According to new research, the annual return on a portfolio of quality stocks can be enhanced by an average of .60 percent when investors include intangible assets in their definition of quality.

Illustration by II

Illustration by II

As markets have become more volatile, investors have been increasingly drawn to quality stocks, those with stronger balance sheets and more stable earnings. Now portfolio managers from Vanguard have published research showing a way to improve the performance of the quality factor.

According to the research, the annual return on a portfolio of quality stocks can be enhanced by an average of .60 percent when investors include intangible assets in their definition of quality. Intangible assets include investments in research and development, software expenses, and costs associated with branding and human capital.

The definition of a quality company isn’t quite as clear-cut as those used for other popular factors, such as growth, value, and momentum, according to the paper. Some measures have been widely used to define quality companies, including low leverage, low equity dilution, and a high return on equity. Intangible assets, however, have rarely been taken into account in constructing a quality factor portfolio, but the paper said that including this measure makes sense.

“There is plenty of evidence intangible capital has become increasingly more crucial to a nation’s economic development in general and to individual success more specifically,” the authors — Mattia Bacciardi, Haifeng Wang, Jishan Mei, and Miao Yang — wrote in the paper. Intangible “assets are not easily replicated by competitors, which gives the company a competitive advantage.”

Using return data from companies in the Russell 3000 index, the researchers constructed two portfolios to study the potential impact of intangible assets. The benchmark quality portfolio, which doesn’t take intangibles into account, generated an annualized return of 13.4 percent between 1992 and 2022. Meanwhile, the other portfolio, which tilted toward companies with more intangible assets, gained 14 percent.
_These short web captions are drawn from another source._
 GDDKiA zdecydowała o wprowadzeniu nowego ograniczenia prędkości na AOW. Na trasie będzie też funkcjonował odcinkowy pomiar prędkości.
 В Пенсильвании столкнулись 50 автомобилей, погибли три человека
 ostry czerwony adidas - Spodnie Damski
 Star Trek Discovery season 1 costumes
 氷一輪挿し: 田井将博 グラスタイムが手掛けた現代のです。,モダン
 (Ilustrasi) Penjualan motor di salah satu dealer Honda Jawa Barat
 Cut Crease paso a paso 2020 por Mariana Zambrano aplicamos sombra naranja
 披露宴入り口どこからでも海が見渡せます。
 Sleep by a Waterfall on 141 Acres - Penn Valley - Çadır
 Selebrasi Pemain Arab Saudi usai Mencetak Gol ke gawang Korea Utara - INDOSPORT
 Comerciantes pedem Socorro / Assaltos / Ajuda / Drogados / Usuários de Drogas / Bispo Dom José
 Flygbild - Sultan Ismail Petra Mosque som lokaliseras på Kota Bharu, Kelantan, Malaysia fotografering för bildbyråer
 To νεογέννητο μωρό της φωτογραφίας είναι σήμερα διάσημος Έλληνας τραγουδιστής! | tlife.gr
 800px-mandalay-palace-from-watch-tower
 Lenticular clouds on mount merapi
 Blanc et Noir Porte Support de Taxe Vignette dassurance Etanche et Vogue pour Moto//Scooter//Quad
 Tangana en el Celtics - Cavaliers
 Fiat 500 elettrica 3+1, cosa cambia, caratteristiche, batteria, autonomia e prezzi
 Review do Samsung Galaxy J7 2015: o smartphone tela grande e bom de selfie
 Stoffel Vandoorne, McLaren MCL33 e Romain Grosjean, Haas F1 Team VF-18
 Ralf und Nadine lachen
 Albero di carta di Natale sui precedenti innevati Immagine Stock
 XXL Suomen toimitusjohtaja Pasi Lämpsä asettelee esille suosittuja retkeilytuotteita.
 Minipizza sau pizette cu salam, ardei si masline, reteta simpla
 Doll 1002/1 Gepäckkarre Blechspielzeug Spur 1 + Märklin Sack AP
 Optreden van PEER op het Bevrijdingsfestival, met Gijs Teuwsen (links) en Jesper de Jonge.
The intangible asset portfolio also had a higher Sharpe ratio (73 percent vs. 67 percent) and a lower maximum drawdown (-10 percent vs. -13 percent) than the former.

A portfolio of stocks that includes this characteristic, “exhibits a better risk-return profile and a more desirable factor exposure.”

The researchers also found that the premium generated by intangibles is present across different industries and different time periods.

Intangible assets have also become part of the debate over the value factor, and why it underperformed for a record number of years before 2021. Now a measure of assets such as intellectual property may help identify quality companies. “Intangible capital, traditionally used to improve the value factor, has recently garnered attention by becoming a possible new addition to the quality factor.”